Dataset rows:

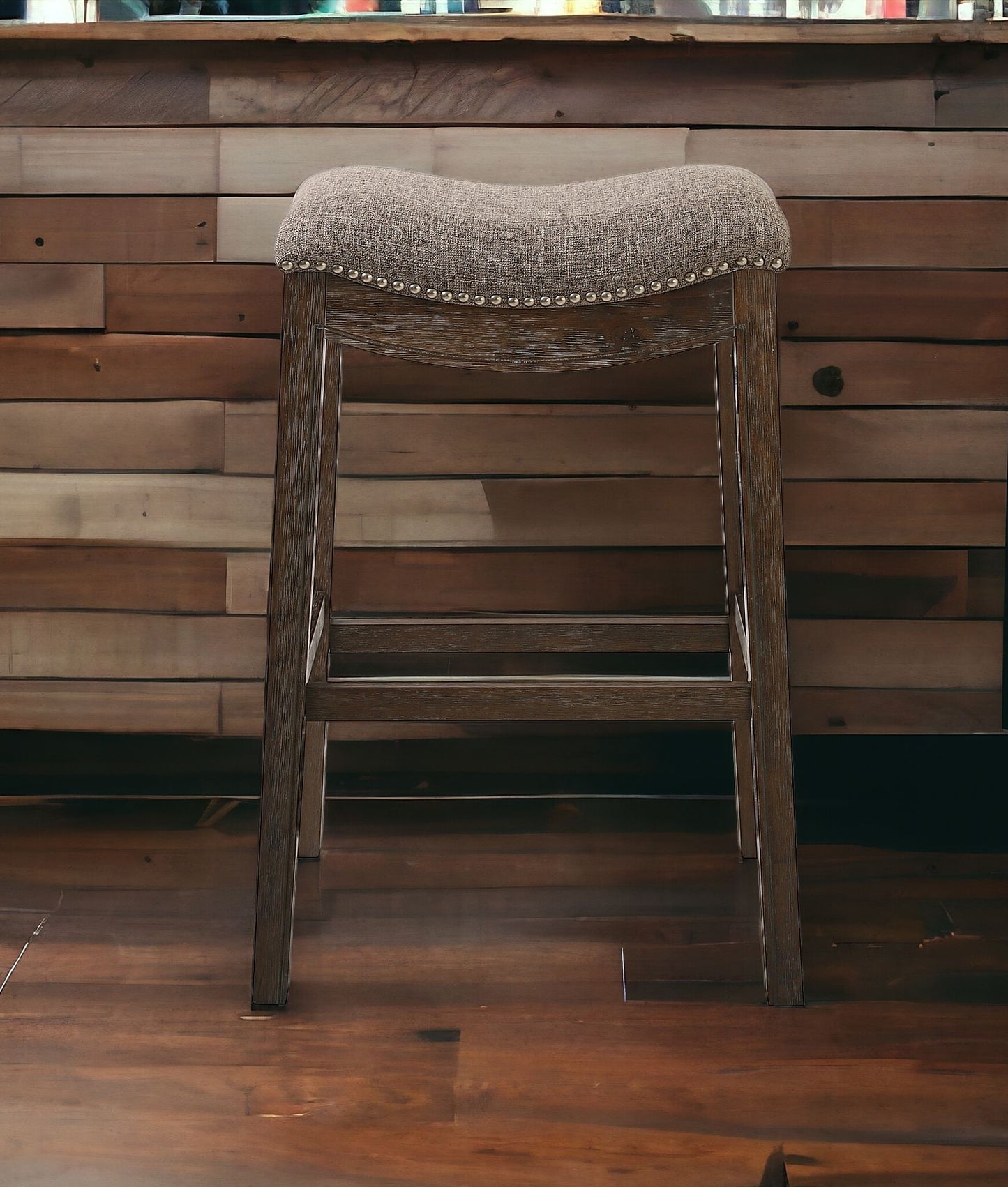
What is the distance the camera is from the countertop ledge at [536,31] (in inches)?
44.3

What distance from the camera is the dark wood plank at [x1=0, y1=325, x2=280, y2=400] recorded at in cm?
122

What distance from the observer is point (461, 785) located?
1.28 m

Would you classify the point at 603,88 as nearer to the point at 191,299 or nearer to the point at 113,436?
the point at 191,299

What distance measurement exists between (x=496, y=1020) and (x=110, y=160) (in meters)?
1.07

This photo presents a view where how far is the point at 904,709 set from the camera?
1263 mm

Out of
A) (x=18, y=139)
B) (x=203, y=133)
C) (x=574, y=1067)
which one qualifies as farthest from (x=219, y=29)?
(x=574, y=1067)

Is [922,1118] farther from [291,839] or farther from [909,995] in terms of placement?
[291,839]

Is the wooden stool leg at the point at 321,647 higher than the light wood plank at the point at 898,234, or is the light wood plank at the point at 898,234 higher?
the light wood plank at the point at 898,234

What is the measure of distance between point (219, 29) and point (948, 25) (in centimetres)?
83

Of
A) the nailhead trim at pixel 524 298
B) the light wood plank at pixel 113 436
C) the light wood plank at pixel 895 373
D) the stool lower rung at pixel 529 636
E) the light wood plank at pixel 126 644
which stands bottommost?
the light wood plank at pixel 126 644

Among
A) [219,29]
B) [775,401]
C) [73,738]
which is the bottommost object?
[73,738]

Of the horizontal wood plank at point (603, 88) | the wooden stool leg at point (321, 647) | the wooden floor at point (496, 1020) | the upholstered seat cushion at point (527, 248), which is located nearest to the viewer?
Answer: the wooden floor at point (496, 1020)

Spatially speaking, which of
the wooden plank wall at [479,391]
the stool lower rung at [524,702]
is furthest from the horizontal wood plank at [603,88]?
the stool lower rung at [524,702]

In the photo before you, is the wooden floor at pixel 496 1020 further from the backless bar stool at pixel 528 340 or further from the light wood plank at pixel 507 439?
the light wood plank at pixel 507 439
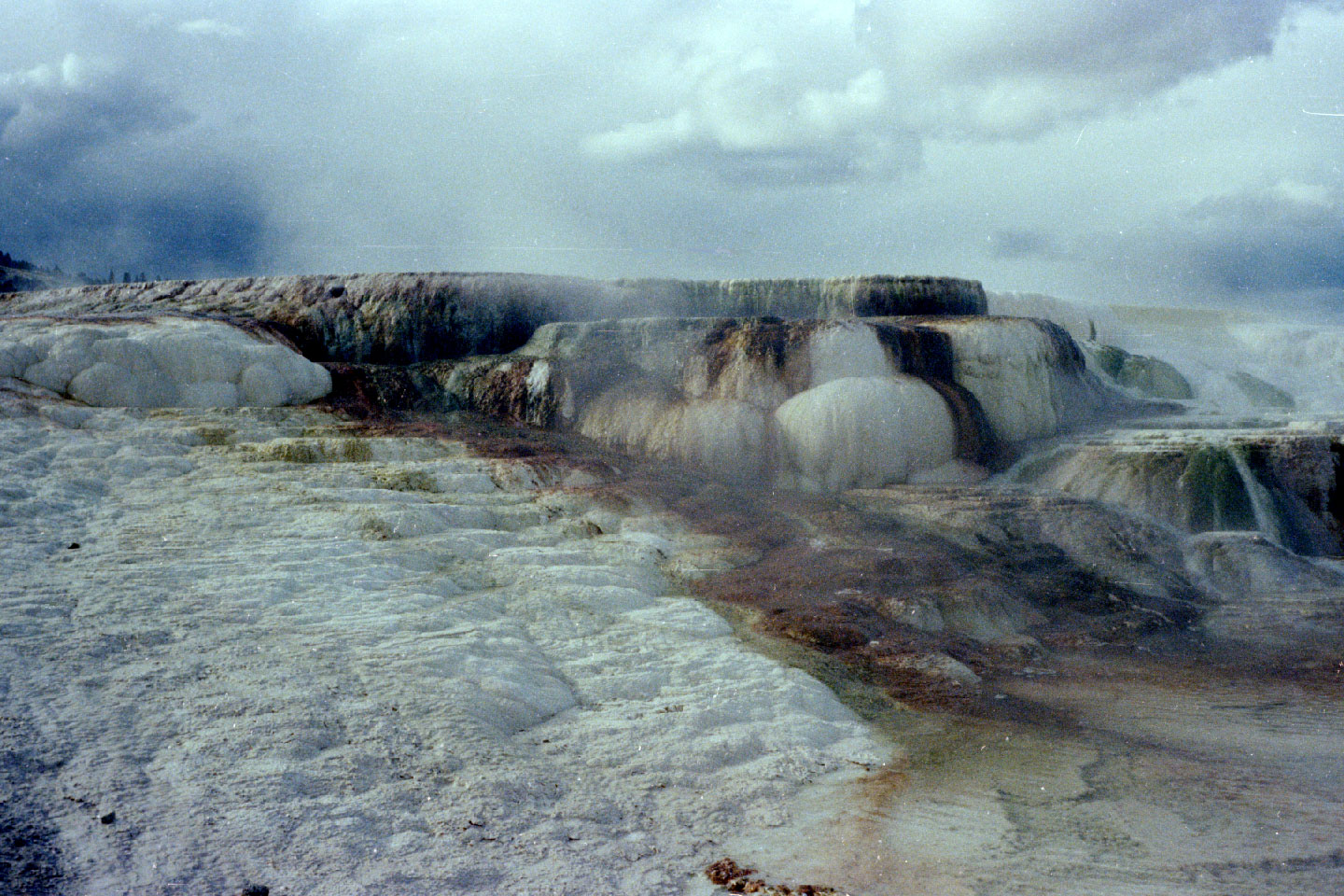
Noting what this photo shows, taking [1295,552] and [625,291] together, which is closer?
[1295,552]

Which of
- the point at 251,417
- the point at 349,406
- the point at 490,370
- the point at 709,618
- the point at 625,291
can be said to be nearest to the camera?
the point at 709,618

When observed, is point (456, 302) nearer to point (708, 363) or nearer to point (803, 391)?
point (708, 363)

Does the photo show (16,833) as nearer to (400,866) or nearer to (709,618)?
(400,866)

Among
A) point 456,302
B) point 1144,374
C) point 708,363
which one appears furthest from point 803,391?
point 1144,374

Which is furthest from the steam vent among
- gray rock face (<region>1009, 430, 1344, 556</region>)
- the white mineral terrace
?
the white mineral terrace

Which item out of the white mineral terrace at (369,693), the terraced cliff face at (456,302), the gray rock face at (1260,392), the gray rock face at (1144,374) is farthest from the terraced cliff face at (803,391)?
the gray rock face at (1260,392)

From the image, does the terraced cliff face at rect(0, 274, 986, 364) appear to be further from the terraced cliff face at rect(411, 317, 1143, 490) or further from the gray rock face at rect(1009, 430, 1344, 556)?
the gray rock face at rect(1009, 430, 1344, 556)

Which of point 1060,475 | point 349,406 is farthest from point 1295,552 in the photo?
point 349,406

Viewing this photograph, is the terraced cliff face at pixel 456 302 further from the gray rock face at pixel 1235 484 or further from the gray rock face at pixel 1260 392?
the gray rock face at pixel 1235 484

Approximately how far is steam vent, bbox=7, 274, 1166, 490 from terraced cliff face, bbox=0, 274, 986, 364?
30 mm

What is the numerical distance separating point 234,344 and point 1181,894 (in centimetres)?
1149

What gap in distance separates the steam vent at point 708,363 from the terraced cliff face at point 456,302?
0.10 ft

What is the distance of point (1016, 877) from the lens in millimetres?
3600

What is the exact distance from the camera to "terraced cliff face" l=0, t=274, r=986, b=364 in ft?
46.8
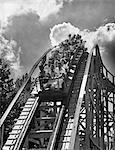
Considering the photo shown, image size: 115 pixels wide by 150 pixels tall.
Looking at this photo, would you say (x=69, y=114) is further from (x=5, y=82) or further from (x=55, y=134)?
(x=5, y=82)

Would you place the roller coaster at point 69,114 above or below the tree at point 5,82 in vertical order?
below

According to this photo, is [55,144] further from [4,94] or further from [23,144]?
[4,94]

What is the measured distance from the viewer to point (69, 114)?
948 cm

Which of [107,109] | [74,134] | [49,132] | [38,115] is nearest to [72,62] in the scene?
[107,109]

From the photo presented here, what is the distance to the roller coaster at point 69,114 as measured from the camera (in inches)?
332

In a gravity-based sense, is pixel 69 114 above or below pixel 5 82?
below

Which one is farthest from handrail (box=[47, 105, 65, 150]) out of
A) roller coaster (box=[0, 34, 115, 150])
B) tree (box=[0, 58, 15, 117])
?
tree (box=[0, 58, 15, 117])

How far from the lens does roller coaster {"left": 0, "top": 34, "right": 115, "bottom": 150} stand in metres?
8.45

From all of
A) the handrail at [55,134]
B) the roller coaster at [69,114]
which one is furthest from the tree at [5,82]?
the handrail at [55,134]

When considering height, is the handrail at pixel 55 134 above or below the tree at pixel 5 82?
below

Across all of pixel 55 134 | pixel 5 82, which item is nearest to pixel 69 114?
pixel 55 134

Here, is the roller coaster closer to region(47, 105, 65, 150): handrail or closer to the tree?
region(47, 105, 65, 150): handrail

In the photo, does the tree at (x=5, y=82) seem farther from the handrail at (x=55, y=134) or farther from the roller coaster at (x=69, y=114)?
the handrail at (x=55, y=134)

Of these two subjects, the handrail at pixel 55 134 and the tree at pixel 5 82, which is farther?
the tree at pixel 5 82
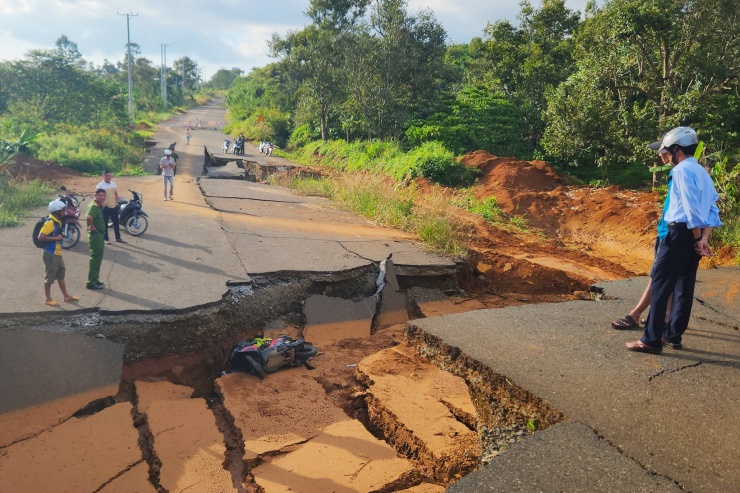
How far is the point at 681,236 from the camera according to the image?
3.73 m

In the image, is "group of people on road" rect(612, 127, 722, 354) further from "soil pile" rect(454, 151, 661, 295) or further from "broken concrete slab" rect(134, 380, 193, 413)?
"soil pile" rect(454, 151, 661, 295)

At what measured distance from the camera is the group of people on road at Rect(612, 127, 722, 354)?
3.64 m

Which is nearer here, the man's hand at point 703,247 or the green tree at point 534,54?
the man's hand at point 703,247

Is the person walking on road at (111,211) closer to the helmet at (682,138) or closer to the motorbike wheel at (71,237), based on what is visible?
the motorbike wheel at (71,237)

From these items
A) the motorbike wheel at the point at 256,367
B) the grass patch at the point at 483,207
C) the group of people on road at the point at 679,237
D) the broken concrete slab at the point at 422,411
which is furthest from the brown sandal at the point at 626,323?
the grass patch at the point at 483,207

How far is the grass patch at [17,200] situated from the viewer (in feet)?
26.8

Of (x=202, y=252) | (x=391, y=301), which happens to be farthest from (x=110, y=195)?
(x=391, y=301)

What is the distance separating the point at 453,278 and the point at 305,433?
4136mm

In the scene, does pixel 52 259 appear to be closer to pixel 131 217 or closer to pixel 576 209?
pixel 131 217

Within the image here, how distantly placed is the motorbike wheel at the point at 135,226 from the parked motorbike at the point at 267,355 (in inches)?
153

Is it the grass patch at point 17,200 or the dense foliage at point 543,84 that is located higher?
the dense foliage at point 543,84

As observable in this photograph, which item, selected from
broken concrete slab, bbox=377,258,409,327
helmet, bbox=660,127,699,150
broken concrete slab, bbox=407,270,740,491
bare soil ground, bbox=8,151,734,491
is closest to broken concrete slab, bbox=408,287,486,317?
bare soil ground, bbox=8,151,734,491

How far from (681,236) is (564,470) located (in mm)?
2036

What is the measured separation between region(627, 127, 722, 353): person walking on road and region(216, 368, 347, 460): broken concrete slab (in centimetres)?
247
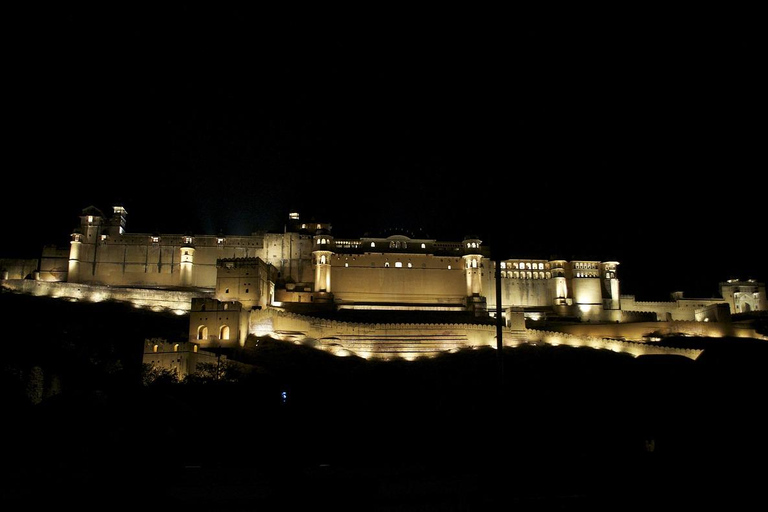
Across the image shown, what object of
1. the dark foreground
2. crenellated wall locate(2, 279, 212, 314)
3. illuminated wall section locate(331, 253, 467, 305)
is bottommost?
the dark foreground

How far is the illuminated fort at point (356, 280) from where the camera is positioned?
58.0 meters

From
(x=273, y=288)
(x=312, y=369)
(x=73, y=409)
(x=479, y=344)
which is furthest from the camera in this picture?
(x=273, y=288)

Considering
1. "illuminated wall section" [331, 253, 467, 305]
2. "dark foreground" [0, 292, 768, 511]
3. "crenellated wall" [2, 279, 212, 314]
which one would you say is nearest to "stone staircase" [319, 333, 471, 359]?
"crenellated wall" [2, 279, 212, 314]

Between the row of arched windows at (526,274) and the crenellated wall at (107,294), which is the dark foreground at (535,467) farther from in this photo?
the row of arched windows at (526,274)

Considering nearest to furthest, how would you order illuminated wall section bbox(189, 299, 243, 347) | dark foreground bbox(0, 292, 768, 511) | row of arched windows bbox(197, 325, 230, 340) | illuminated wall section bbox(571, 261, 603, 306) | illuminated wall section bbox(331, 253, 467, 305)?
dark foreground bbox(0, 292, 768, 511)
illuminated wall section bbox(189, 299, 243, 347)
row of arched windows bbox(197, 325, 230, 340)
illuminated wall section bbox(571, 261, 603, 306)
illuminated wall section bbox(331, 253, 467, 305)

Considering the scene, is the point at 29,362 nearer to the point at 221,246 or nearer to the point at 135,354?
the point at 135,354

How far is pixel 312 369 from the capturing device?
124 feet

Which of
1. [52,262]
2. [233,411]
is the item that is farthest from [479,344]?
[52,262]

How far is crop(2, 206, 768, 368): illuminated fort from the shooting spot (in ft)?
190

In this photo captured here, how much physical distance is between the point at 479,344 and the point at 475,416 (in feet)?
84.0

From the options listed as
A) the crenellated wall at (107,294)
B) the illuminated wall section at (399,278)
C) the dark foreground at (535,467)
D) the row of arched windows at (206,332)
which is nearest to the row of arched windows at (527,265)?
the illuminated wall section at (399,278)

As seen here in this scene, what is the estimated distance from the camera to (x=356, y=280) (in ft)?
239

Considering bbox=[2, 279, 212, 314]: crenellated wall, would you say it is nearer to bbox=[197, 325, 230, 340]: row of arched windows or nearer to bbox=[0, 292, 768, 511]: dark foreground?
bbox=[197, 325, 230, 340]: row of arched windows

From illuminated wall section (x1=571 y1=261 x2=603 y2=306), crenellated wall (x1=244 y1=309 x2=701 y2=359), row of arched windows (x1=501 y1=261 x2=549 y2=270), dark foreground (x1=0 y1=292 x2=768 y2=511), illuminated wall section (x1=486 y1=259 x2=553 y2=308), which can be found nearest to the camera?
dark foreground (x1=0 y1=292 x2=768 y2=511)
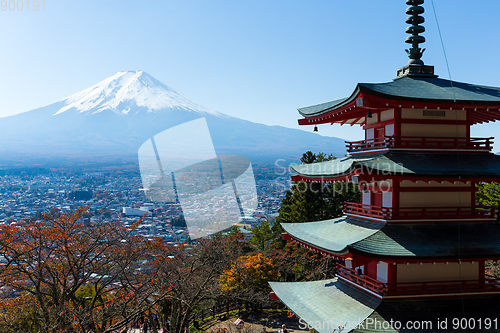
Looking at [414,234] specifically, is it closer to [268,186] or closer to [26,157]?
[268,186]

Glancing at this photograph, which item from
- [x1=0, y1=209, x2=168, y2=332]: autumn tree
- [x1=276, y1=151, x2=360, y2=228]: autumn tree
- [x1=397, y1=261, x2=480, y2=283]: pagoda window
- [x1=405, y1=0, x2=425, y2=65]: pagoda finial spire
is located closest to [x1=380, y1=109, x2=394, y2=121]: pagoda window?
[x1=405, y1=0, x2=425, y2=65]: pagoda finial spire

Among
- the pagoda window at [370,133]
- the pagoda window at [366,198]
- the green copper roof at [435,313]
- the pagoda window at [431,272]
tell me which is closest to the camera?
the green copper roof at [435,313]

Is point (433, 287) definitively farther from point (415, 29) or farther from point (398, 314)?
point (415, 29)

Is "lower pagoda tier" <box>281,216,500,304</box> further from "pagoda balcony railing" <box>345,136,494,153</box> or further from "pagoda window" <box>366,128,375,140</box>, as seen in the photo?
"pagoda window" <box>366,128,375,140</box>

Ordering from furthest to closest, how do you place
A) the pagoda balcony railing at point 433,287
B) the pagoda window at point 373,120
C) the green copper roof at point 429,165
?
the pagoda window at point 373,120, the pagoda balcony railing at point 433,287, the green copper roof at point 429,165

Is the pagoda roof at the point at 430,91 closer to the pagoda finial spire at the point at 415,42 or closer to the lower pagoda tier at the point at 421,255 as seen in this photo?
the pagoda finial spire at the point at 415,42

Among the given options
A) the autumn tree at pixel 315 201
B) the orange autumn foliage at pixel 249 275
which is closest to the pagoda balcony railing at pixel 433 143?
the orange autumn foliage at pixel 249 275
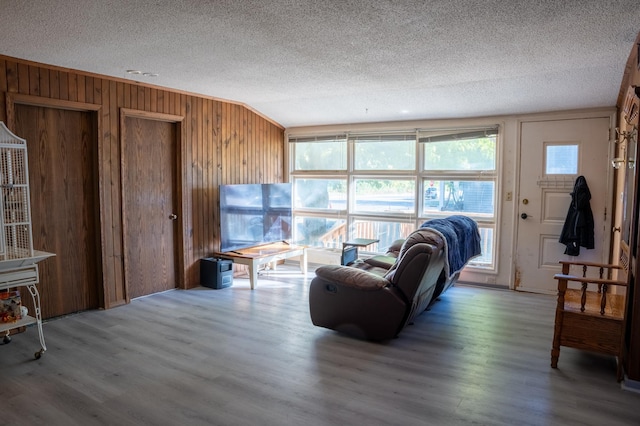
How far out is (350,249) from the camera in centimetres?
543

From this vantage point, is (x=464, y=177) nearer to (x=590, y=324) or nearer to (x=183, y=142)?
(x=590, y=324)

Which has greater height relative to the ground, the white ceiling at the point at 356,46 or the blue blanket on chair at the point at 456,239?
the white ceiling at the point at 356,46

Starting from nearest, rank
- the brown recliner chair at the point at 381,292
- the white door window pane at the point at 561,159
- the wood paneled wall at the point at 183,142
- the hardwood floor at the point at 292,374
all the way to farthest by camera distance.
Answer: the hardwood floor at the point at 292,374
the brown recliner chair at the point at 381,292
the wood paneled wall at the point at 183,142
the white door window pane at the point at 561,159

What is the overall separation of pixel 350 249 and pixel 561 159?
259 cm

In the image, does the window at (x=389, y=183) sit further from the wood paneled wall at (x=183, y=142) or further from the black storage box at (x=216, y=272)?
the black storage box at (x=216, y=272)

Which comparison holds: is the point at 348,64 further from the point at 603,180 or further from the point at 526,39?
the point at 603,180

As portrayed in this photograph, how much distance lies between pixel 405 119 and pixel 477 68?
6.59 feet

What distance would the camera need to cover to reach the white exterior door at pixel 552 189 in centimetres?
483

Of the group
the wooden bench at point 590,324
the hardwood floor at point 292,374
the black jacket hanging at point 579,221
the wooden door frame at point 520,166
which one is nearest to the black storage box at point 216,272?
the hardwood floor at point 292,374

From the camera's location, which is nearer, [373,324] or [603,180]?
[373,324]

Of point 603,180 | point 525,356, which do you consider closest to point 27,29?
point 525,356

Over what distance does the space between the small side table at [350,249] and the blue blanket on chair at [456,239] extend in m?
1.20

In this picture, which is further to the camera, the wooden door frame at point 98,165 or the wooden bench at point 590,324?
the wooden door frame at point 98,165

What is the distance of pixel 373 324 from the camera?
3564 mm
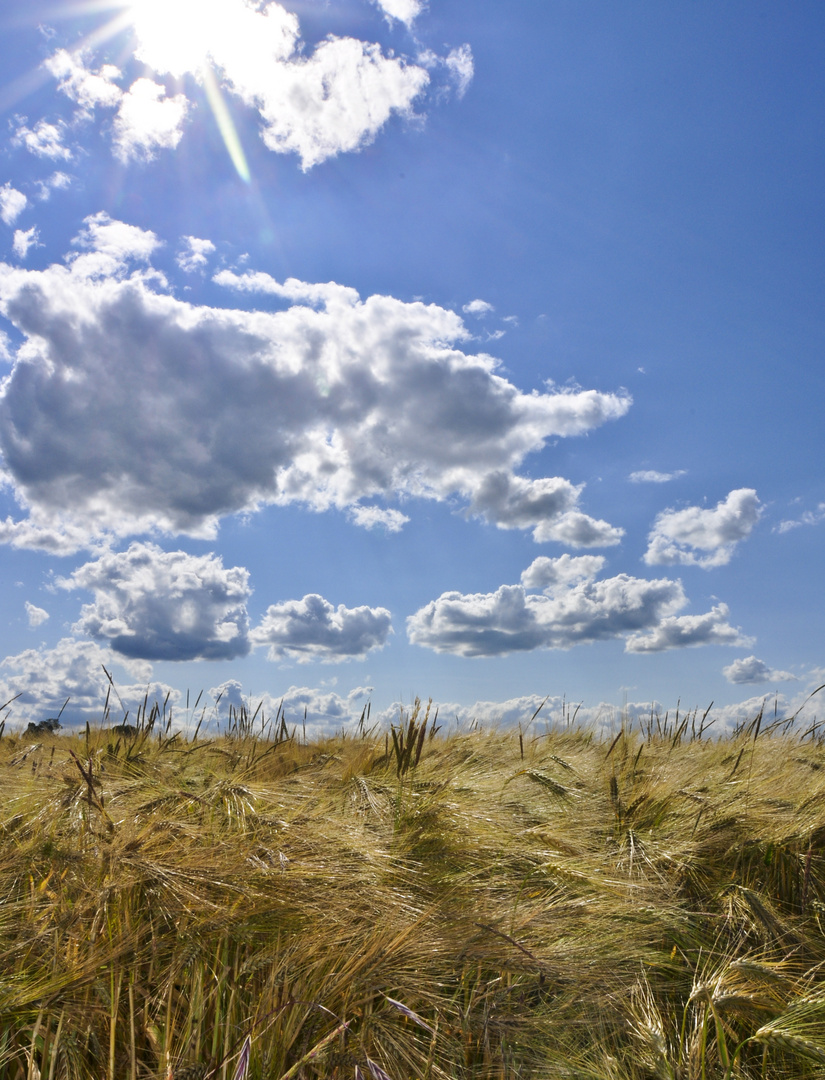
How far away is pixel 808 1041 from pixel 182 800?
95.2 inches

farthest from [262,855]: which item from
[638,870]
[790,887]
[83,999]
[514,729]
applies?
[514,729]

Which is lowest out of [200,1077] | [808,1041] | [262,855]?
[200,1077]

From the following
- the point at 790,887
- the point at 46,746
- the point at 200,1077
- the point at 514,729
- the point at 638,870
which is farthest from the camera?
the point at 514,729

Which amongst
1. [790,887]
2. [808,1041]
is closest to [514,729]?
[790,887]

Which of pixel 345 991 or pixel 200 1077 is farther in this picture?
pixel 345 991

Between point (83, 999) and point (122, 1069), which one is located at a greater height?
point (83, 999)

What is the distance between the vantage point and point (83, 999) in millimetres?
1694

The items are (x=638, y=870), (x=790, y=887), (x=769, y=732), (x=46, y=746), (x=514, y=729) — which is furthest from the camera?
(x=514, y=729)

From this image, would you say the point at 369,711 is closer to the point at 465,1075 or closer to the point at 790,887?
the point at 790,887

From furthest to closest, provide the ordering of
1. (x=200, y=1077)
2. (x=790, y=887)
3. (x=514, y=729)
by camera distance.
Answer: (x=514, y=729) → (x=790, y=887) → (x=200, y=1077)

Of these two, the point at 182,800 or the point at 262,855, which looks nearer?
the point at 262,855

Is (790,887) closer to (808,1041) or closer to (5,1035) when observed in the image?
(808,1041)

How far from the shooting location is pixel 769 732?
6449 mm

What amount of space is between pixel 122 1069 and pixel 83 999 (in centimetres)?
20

• **TASK INSTRUCTIONS**: The required output is the exact sequence of lines from the one containing "Which of pixel" through the end of the listing, both endpoints included.

• **TASK RESULT**:
Which of pixel 345 991 or pixel 200 1077 is farther in this picture?
pixel 345 991

Between point (83, 999) and point (122, 1069), which one is located at a greater height?
point (83, 999)

What is the distance between the vantage point and point (83, 999) in millimetres?
1694

The items are (x=638, y=870), (x=790, y=887), (x=769, y=732), (x=46, y=746), (x=514, y=729) — which is furthest from the camera?
(x=514, y=729)

From this image, would you say the point at 369,711 is closer to the point at 465,1075 or closer to the point at 790,887?
the point at 790,887

From furthest to closest, provide the ordering of
1. (x=200, y=1077)
2. (x=790, y=887)
3. (x=514, y=729)
by camera distance.
Answer: (x=514, y=729) → (x=790, y=887) → (x=200, y=1077)

Of these two, the point at 182,800 or the point at 262,855, which looks nearer?
the point at 262,855

Is (790,887) closer to (808,1041) or closer to (5,1035) when observed in the image?
(808,1041)

How far from the shooting location is pixel 769 732?
6449 mm

What amount of space is between pixel 122 1069 and pixel 83 999 (in centimetres)?
20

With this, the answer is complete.